(Text under study begins)
Hello everyone,
I want to parallelize and convert this nested for loop to GPU code:
for (row = (minRow - m_nWidth); row<maxRow; row++)
{
for (col = (minCol - m_nWidth); col<maxCol; col++)
{
....
}
}
I wrote this code and it’s not working:
int idx = blockIdx.x * blockDim.x + threadIdx.x;
int idy = blockIdx.y * blockDim.y + threadIdx.y;
row = idx;
col = idy;
if (row >= (minRow - m_nWidth) && row < maxRow)
{
if (col >= (minCol - m_nWidth) && col < maxCol)
{
.....
}
}
}
// Call
void CurveDetParA::parallel_CDA(int row, int col, int minRow, int minCol, int maxRow, int maxCol, int *m_ngI, int *m_ngpI, int *m_ngppI, int counter,
int m_nWidth, int nIndexl, int nIndexu, int lPixel, int uPixel, int nG, int nGP, int nGPP, int *m_ng, int *m_ngp, int *m_ngpp, IMAGEDATA *m_pImage)
(Text under study ends)
• **Requirement**
Continue the forum post on moving a nested for loop to the GPU, starting after its last line. The material plays no part in this work.
(Given information begins)
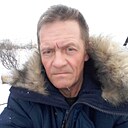 Евгений, 51 год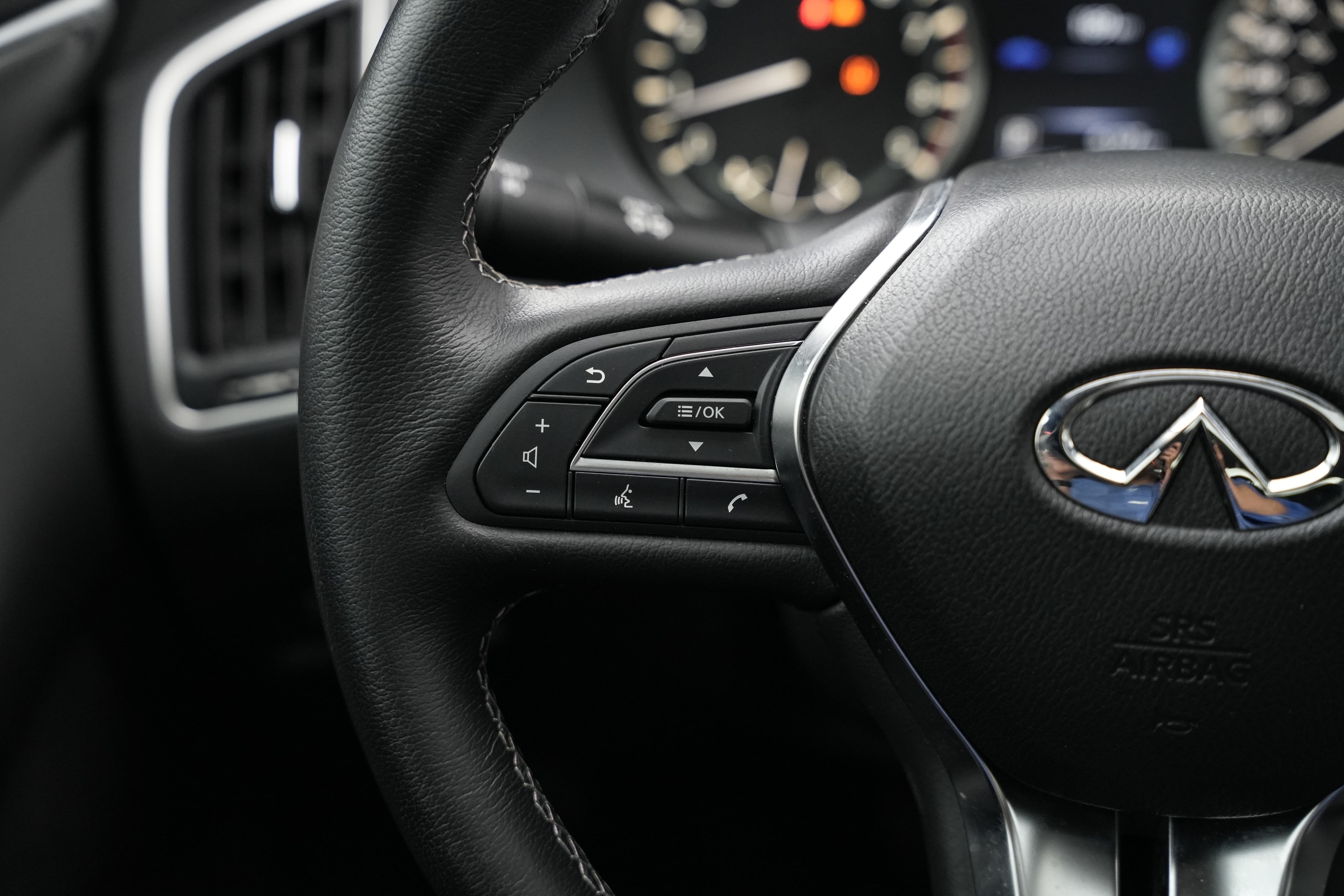 /ontarioqualitymotorsetobicoke/2020-Infiniti-Q50-32582129132337667.jpg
(Given information ends)
• **Response to the exercise**
{
dim3 dimBlock(1, 1, 1);
dim3 dimGrid(m_nWidth, m_nWidth, 1);
parallelCD1 << <dimGrid, dimBlock >> > (row, col, minRow, minCol, maxRow, maxCol, m_ngI, m_ngpI, m_ngppI, counter, m_nWidth, nIndexl, nIndexu, lPixel, uPixel, nG, nGP, nGPP, m_ng, m_ngp, m_ngpp, m_pImage);
}
Any help will be appreciated. TIA!